Il Museo di Arte Contemporanea invece, che ha riaperto ufficialmente per questa occasione (ma la domanda è: resterà aperto anche dopo che Documenta lascerà la città?), dedica un intero piano ai suoni sintetizzati dalla ricerca del compositore russo Arsney Avraamov. Uno dei personaggi più avventurosi del suo tempo, imprigionato per propaganda bolscevica, scappò in Norvegia con una nave cargo e nel 1914 sviluppò la teoria della musica tonale e ultra-cromatica, inventando strumenti per riprodurla.
Verso questa traiettoria, si spinge anche il Conservatorio, splendido edificio razionalista di fine anni ‘50, dove la chiave di volta è affidata alla figura del compositore greco modernista Jani Christou, la cui opera Epicycle ruota attorno a un’idea di “continuum” in cui si abbattono i confini fra i media. Epicycle è rappresentato sotto forma di grafici e sequenze, diventando la cornice concettuale entro cui si inseriscono altri interventi: dagli strumenti realizzati con oggetti riciclati dai campi profughi di Kassel di Guillermo Galindo a quelli più scultorei e utopistici ricavati da mobili di varia provenienza di Nevin Aladağ, spesso suonati dal vivo in azioni programmate durante il giorno. Al Benaki Museum, più spazio è dato alla pittura che anche qui, come nella maggior parte dei percorsi storici della mostra, svolge la funzione di documentazione. Una delle stanze più suggestive è quella dedicata alla figura di Tshibumba Kanda Matulu, artista congolese scomparso nell’ ‘81, probabilmente rimasto ucciso, i cui meravigliosi quadri mimano scene di vita del lavoro, contadina e operaia, nonché le torture a danno di vittime innocenti della storia recente del Congo.

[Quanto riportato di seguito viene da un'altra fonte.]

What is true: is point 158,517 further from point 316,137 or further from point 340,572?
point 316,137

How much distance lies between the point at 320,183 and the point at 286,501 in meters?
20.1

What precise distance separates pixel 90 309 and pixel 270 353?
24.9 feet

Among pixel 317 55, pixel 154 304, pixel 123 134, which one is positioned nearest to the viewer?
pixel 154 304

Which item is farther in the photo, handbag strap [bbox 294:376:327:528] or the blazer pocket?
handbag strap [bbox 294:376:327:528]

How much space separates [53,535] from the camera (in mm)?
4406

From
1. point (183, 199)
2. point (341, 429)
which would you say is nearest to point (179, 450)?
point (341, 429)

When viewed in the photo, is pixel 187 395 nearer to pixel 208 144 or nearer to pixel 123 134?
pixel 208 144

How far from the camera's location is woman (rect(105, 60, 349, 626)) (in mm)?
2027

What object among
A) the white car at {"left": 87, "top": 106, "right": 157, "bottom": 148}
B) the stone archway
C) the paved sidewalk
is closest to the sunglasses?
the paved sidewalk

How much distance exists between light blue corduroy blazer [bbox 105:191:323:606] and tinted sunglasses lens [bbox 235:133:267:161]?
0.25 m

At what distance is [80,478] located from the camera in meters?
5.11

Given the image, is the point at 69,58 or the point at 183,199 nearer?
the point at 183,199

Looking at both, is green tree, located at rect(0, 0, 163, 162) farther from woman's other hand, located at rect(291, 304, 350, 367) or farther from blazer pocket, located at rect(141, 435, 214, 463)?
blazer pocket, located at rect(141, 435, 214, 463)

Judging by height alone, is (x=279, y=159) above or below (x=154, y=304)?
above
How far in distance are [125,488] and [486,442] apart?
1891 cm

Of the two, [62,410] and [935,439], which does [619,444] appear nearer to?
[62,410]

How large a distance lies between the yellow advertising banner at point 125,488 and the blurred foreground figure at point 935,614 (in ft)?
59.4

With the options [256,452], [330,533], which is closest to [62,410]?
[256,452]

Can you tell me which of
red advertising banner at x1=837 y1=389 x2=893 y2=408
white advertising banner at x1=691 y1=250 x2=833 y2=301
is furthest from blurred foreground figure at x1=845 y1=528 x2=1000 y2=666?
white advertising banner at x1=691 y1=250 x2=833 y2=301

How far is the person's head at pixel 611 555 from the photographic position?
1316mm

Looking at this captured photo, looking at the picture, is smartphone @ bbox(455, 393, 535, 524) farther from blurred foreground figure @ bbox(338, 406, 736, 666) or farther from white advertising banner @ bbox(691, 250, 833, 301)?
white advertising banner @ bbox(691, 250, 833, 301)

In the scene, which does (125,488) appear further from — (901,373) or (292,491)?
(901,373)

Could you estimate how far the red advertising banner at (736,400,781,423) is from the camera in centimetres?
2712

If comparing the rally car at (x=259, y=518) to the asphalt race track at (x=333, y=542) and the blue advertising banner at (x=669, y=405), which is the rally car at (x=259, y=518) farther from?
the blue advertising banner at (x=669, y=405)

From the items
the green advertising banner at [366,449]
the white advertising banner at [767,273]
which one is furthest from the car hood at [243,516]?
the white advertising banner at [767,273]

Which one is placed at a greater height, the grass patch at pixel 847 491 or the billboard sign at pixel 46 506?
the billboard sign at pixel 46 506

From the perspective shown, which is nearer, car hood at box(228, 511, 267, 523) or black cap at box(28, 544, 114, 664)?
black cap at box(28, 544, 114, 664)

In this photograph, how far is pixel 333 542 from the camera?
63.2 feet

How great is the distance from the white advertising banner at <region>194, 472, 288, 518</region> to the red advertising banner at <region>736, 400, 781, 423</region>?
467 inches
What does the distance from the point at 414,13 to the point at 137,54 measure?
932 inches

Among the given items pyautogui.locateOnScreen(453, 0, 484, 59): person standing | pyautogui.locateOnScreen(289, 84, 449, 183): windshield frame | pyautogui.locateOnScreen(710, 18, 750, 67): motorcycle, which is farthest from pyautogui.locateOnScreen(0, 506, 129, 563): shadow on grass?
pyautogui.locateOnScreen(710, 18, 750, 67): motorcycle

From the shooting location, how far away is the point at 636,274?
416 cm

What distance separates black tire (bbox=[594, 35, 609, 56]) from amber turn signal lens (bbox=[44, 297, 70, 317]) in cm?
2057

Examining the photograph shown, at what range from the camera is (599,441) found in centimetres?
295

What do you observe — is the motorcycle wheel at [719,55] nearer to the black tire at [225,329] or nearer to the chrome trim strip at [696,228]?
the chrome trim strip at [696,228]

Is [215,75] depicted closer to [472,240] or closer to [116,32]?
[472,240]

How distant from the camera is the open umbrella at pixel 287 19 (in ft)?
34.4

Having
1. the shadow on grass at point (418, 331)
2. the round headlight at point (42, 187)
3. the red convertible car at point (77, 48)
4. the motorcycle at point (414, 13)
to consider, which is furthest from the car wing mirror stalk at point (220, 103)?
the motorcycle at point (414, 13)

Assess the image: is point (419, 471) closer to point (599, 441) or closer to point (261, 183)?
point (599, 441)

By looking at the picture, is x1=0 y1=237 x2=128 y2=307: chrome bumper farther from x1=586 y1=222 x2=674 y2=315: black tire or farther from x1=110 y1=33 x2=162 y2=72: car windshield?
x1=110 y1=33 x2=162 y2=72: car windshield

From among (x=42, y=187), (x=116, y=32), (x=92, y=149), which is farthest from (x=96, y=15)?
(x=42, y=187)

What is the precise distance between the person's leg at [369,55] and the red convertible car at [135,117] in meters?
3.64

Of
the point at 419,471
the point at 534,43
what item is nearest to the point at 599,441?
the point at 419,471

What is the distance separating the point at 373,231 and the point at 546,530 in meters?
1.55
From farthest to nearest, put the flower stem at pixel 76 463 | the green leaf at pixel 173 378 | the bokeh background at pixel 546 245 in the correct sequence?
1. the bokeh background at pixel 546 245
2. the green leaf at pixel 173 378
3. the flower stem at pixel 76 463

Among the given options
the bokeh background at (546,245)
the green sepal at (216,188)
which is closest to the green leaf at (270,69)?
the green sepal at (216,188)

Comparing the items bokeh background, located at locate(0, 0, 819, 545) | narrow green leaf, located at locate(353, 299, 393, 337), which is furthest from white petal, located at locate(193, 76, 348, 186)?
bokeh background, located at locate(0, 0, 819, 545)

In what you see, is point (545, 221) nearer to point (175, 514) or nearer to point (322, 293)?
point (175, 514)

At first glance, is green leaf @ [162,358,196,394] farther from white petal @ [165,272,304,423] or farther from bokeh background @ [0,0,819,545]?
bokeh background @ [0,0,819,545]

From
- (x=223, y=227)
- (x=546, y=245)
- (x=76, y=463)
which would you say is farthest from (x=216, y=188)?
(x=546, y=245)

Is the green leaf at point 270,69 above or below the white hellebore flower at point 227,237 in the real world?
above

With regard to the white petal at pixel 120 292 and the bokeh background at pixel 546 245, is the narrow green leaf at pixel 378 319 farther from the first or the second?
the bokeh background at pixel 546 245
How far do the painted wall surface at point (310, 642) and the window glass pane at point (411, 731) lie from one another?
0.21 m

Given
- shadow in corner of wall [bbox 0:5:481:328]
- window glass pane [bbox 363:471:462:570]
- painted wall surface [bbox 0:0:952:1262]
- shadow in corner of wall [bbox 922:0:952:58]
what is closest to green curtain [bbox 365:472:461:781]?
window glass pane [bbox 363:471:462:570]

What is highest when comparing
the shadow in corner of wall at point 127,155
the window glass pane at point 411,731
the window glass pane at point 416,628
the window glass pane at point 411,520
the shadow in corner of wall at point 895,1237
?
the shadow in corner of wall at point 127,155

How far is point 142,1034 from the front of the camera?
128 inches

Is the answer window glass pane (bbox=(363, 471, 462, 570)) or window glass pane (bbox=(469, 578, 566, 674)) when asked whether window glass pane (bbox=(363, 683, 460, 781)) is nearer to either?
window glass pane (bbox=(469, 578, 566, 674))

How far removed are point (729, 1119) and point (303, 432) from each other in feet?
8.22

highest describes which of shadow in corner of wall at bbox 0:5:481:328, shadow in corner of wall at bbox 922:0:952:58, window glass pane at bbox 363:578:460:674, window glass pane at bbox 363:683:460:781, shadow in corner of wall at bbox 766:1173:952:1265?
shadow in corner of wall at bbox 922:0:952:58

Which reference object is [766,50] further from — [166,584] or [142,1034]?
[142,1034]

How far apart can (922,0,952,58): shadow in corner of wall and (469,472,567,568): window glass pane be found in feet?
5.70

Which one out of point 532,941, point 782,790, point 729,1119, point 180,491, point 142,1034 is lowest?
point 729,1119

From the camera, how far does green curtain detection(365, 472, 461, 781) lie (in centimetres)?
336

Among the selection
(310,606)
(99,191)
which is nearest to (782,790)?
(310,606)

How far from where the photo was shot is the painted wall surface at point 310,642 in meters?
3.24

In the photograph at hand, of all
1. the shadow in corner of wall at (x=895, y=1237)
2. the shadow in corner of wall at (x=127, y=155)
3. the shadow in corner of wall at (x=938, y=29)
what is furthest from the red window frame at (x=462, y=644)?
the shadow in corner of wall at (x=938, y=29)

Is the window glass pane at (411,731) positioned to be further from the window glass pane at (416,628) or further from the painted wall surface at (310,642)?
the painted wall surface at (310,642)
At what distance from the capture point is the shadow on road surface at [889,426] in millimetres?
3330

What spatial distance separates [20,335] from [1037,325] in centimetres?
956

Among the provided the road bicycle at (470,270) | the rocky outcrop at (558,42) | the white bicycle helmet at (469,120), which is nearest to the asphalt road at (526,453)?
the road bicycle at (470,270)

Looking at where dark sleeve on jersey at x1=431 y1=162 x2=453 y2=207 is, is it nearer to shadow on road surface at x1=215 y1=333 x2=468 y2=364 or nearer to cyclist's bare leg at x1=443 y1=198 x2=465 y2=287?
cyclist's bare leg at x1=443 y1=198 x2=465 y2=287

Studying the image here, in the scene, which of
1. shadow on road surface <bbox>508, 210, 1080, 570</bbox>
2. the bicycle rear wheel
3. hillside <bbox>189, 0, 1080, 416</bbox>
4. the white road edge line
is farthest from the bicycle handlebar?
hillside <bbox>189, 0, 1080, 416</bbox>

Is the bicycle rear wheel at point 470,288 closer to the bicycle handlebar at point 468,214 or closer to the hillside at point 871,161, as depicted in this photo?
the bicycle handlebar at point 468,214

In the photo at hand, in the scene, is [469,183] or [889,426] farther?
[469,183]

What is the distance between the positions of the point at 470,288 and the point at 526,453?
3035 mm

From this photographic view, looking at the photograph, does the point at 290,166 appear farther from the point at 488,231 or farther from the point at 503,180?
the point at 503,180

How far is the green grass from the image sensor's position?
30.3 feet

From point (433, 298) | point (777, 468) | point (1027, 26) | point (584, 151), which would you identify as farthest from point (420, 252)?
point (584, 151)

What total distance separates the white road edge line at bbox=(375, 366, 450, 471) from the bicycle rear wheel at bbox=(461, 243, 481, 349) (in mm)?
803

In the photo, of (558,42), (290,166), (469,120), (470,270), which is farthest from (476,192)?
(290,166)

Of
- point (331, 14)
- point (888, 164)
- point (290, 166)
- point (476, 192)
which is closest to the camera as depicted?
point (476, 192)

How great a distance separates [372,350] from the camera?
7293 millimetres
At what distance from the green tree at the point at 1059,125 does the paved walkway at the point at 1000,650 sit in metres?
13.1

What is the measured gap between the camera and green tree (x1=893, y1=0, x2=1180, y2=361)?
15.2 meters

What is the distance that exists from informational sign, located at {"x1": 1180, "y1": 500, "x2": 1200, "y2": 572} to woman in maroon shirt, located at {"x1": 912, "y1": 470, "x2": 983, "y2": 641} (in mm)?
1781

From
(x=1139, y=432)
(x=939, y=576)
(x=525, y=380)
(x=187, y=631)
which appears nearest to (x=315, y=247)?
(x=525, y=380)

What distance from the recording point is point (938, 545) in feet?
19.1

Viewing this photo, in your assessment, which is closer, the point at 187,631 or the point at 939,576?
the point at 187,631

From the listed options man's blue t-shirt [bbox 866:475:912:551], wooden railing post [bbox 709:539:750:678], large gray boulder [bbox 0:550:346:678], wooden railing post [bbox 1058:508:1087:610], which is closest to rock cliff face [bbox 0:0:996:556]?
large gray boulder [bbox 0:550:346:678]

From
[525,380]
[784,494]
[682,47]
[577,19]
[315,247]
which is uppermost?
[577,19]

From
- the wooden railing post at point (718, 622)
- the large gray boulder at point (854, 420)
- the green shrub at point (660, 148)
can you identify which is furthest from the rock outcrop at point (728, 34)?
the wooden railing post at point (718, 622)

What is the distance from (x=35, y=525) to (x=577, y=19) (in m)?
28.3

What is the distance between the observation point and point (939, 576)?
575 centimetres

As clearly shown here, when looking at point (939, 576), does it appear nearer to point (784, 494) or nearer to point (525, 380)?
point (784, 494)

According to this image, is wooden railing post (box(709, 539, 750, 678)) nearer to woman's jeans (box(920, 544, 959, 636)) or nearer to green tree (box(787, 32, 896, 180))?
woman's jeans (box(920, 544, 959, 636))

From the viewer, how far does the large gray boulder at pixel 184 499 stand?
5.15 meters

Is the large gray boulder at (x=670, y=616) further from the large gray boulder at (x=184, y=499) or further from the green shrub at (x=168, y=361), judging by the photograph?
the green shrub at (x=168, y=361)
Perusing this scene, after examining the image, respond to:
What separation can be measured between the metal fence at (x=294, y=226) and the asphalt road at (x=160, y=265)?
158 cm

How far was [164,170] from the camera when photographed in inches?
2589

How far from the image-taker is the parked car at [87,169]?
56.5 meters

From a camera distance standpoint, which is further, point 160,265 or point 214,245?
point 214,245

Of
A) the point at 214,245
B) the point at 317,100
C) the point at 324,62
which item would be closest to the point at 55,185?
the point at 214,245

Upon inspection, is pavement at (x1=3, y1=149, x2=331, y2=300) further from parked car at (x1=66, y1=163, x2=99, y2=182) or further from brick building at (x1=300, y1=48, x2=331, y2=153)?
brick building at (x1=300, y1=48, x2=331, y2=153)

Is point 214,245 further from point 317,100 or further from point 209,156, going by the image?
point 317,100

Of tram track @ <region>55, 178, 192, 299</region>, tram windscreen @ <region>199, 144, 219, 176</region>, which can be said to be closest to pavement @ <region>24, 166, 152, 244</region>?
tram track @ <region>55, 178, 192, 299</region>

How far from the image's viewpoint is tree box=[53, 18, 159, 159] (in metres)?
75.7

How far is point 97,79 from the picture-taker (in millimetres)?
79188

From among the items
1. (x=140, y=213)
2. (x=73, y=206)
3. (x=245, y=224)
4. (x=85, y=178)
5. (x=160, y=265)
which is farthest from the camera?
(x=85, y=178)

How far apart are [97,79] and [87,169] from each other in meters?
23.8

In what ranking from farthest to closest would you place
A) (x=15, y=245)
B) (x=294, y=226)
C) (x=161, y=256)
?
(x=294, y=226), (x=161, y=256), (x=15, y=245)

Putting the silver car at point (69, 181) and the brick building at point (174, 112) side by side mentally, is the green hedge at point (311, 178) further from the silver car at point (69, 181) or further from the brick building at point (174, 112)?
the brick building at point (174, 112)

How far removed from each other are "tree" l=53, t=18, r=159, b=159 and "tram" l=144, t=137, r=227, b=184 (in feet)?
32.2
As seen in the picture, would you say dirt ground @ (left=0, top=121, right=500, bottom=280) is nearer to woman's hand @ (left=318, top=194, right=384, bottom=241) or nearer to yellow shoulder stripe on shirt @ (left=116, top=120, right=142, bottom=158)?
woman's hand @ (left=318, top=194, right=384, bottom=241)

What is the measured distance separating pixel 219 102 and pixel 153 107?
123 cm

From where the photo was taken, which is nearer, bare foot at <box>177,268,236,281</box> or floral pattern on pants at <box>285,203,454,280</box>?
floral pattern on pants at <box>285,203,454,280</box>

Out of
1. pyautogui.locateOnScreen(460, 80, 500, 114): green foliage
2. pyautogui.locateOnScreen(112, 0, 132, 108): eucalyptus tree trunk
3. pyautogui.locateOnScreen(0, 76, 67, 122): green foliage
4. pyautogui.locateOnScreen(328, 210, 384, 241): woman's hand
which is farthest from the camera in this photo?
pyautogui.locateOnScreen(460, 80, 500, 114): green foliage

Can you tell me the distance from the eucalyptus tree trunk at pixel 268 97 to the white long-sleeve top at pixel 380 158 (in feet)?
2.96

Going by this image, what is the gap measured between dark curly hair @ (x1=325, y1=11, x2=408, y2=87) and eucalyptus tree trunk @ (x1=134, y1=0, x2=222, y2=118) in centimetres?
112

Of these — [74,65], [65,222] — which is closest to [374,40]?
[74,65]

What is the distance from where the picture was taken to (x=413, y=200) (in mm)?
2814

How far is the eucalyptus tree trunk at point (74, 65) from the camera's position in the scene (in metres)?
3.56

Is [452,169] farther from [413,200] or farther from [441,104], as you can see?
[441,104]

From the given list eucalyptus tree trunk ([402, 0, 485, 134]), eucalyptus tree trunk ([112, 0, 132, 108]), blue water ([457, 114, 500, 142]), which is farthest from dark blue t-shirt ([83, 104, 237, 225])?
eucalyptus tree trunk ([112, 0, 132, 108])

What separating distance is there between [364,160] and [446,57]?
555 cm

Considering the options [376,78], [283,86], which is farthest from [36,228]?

Tuttavia, nonostante la storia venga spesso in aiuto al presente per favorirne una comprensione più lucida e una messa in discussione, quella di Documenta non è certamente una scelta generosa in termini di comprensibilità e reale capacità di coinvolgimento. Lo si evince anche dai materiali stampati e dalla comunicazione, spesso criptica e di difficile decifrazione, che in una mostra pensata come momento di ricognizione collettiva aperta all’ “insegnamento” di una città, non trova un suo corrispondente altrettanto efficace nel percorso espositivo. “Learning from Athens” dunque, è un mantra che viene costantemente messo in dubbio, soprattutto da chi la città la vive ogni giorno da sempre e si chiede piuttosto che cosa dovrebbe “imparare da Documenta”.
Migliaia di profughi coesistono qui insieme ad attivisti, artisti e operatori culturali, in case e alberghi occupati, centri di accoglienza anarchici, al costante cospetto delle istituzioni che minacciano lo sfratto a ogni occasione. Nessuno di questi spazi, è inserito nel percorso espositivo di Documenta, perché illegale. È evidente che il problema è politico, non certo curatoriale. In Grecia, come in Europa del resto, gli eventi politici che dovrebbero dar forma al nostro futuro sono ancora molto nebulosi e poco rassicuranti, e vanno verso una direzione che di sicuro non predilige l’ospitalità per favorire benessere sociale. Ma questo è senza dubbio il dato che il team curatoriale di Documenta ha considerato, determinando i termini e i confini di una ricerca sul territorio che, apparentemente, stenta ancora a essere realmente compreso.